● Action item:
Pull the text from each of the records below, word for word, and leave the pictures out.

● Data:
--- --- ---
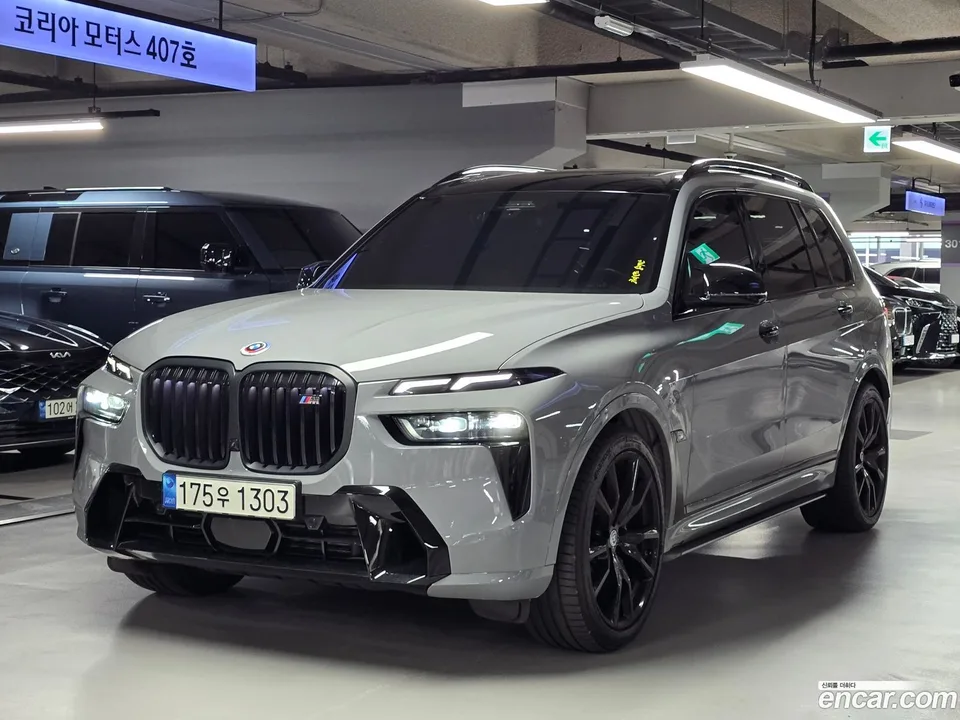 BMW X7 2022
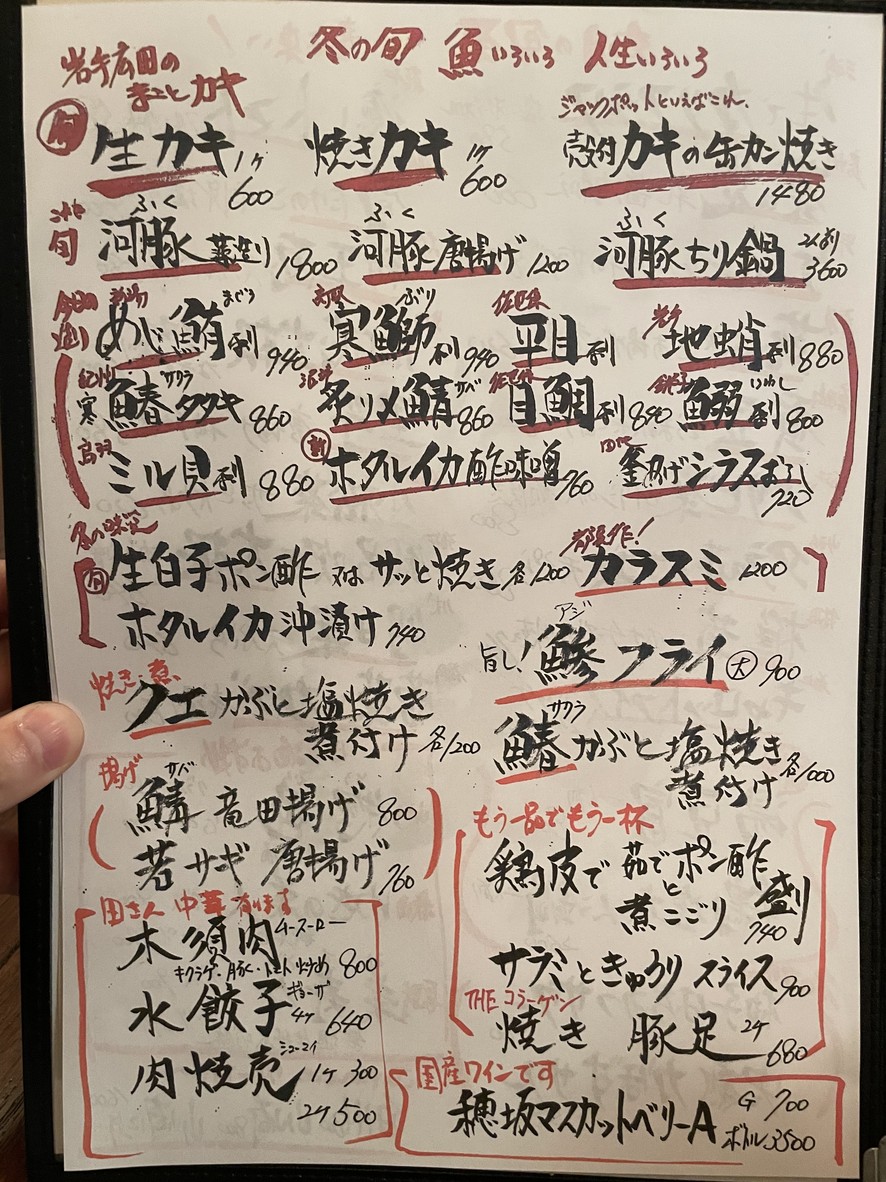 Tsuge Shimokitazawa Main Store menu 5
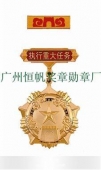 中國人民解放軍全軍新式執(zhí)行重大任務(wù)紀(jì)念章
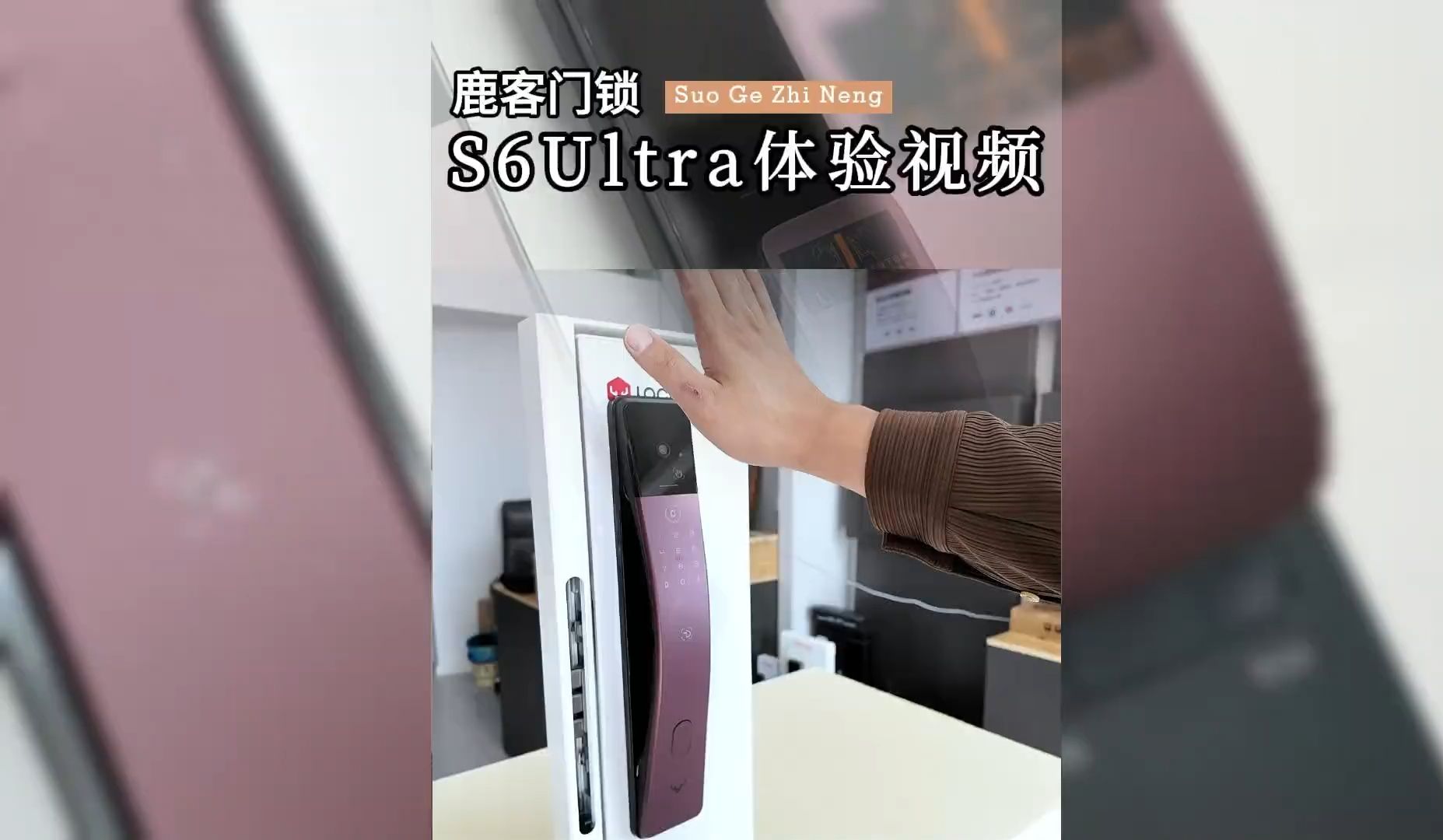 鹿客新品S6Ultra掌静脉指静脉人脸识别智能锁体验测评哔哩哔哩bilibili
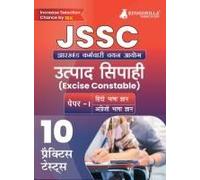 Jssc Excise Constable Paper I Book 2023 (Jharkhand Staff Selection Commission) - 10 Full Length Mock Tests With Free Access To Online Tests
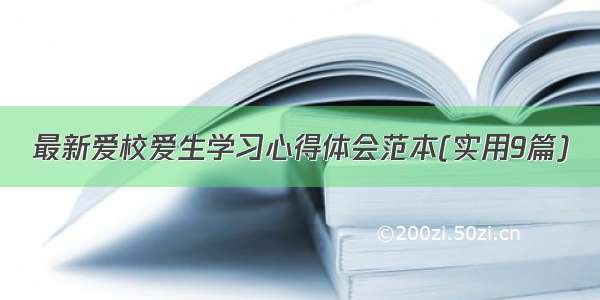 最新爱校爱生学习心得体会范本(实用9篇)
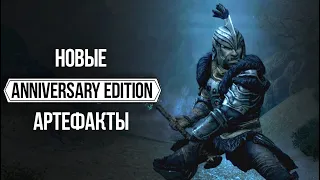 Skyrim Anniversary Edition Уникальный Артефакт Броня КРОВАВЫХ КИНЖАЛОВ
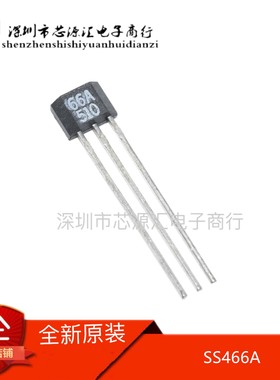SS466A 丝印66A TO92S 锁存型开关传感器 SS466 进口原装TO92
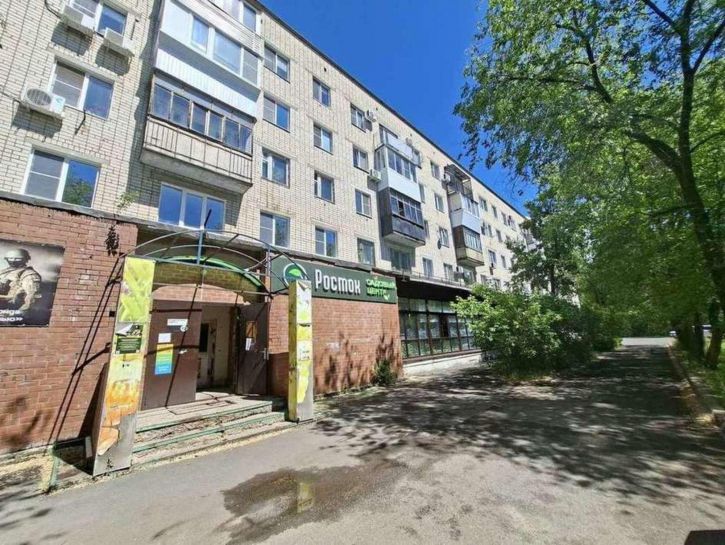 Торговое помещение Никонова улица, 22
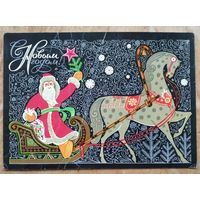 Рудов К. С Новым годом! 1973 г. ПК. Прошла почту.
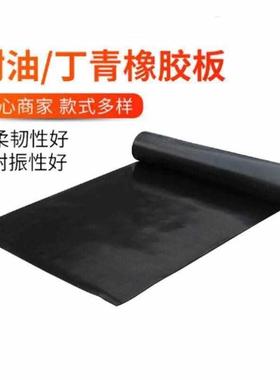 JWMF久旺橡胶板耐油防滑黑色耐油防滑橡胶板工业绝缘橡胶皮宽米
--- --- ---
● Written answer:
 BMW X7 2022
 Tsuge Shimokitazawa Main Store menu 5
 中國人民解放軍全軍新式執(zhí)行重大任務(wù)紀(jì)念章
 鹿客新品S6Ultra掌静脉指静脉人脸识别智能锁体验测评哔哩哔哩bilibili
 Jssc Excise Constable Paper I Book 2023 (Jharkhand Staff Selection Commission) - 10 Full Length Mock Tests With Free Access To Online Tests
 最新爱校爱生学习心得体会范本(实用9篇)
 Skyrim Anniversary Edition Уникальный Артефакт Броня КРОВАВЫХ КИНЖАЛОВ
SS466A 丝印66A TO92S 锁存型开关传感器 SS466 进口原装TO92
 Торговое помещение Никонова улица, 22
 Рудов К. С Новым годом! 1973 г. ПК. Прошла почту.
 JWMF久旺橡胶板耐油防滑黑色耐油防滑橡胶板工业绝缘橡胶皮宽米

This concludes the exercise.